As it sat laying in front of him, he was not the least bit excited or curious. He was not anxious in the slightest as he went to pull the ignition. He did not even consider that what he was about to do would work.

But he did it anyway.

First came the sound of flames as the gas was burned. Then, a sharp puncture. Then, seconds later, a faint beating. And finally, the metal construct lying on his table gave but a tiny convulsion. Dr. Redmond walked back slightly, his existence rushing back to him. He stared down at what he had done, and felt terrified by the beating in his heart. He could no longer forget this beating. He ran up to the machine, and tears in his eyes, he pleaded…

“Please, please wake up!”

“Move!”

“I don’t want to fail!”

“I don’t want…”

“To have wasted all this time!”

“I don’t want…”

Suddenly, it felt cold on his wrist. Opening his weary eyes, he saw it.
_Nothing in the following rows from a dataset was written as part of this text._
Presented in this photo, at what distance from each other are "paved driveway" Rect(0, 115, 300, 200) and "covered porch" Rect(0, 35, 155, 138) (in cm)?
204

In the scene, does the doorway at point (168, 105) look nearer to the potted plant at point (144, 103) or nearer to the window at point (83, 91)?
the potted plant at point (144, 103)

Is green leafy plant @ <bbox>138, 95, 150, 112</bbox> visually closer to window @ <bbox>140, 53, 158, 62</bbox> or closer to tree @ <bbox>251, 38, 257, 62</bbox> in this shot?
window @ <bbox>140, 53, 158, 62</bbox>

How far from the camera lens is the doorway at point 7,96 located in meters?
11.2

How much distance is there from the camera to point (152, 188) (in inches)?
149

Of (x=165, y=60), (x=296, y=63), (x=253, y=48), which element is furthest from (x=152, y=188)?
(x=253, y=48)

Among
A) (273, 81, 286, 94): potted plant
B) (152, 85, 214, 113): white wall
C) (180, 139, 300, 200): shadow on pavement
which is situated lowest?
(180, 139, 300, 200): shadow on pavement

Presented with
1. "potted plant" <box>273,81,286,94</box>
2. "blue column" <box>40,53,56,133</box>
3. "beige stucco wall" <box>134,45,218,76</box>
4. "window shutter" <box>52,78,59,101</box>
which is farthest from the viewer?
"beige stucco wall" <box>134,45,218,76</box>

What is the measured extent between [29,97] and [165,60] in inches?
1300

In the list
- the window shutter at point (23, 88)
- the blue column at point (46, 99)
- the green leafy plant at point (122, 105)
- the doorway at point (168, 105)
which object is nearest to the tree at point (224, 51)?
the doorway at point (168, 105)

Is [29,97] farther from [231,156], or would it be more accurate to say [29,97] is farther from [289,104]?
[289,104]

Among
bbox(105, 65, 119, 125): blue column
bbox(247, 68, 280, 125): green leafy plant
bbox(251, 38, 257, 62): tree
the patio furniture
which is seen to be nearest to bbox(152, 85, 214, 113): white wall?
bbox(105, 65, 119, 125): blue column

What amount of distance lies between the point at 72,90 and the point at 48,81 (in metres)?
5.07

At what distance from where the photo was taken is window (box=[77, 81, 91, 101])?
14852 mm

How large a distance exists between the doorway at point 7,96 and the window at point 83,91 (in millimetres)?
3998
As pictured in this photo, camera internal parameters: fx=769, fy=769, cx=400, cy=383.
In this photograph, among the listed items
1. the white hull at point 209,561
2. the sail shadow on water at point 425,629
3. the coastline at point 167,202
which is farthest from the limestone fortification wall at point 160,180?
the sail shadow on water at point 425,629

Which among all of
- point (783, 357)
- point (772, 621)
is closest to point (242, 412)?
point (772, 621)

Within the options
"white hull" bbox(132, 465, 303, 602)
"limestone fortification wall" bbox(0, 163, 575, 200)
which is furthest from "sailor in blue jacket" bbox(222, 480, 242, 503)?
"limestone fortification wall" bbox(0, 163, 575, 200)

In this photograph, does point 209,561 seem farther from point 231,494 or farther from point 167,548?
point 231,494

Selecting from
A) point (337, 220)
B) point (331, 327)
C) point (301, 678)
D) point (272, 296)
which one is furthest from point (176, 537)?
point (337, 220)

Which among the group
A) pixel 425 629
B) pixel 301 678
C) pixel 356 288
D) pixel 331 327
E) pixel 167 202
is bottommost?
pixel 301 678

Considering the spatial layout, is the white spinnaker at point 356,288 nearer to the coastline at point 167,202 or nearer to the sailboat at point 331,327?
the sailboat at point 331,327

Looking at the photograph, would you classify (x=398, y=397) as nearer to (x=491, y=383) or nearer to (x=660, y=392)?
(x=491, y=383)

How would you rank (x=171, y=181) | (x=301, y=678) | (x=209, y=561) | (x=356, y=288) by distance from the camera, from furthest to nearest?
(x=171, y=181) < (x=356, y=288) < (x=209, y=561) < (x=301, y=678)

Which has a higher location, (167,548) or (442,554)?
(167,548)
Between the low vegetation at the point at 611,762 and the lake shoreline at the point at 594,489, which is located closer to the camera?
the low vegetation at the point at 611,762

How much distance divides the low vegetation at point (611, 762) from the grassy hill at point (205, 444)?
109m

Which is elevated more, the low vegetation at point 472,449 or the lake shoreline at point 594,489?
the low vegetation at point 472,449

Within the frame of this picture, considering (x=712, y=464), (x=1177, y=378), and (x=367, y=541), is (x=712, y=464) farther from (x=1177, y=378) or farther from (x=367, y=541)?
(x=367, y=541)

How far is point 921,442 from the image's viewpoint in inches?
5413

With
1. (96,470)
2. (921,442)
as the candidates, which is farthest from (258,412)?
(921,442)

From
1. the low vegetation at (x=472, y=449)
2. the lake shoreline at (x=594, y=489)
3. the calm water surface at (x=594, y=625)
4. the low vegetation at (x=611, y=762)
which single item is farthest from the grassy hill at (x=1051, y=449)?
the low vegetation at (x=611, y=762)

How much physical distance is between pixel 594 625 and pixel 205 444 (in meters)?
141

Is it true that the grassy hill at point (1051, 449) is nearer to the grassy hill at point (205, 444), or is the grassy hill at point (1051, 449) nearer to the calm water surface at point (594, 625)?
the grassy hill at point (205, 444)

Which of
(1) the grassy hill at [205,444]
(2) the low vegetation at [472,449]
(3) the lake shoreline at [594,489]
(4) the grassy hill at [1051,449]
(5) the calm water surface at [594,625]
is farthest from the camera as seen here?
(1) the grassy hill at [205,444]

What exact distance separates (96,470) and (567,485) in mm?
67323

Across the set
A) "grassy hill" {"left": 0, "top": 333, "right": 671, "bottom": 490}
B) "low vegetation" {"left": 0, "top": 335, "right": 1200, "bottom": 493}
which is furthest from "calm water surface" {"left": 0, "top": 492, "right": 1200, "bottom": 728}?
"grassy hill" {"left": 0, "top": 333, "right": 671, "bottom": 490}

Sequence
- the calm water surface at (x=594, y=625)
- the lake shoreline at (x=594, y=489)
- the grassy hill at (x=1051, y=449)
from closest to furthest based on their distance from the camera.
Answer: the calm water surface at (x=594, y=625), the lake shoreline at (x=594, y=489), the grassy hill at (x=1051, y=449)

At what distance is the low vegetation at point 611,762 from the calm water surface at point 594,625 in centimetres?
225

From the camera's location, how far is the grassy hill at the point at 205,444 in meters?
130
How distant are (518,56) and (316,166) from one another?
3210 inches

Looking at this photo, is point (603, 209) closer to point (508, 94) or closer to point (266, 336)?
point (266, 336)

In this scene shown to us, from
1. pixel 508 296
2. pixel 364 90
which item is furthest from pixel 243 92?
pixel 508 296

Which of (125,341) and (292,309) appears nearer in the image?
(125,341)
A metal hand resting on his own, as if to comfort him.

“It…” he murmured.

Dr. Redmond felt for the first time in all his life as if he truly, absolutely existed. It then gave its first sound.

“…”

Low and raspy, it was the sound of profound sadness. But to Dr. Redmond, it was the most beautiful sound he had ever heard. His tears dropped onto the metal of the robot’s torso as he realized that he truly loved this thing. He had spent an eternity with it already, known it far longer than any person. And here he decided that he would continue to love it until the day he died.